Rewrite the records with "camera distance" replaced by "distance from the camera", leaving everything else unchanged.

* Records for processing:
<<<<

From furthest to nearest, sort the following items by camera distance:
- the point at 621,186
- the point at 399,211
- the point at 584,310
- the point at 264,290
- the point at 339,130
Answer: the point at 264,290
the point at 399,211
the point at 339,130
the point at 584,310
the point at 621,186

>>>>

* Result:
From furthest to nearest, sort the following items by distance from the camera:
- the point at 621,186
- the point at 399,211
- the point at 584,310
- the point at 264,290
- the point at 339,130
Answer: the point at 264,290
the point at 399,211
the point at 339,130
the point at 584,310
the point at 621,186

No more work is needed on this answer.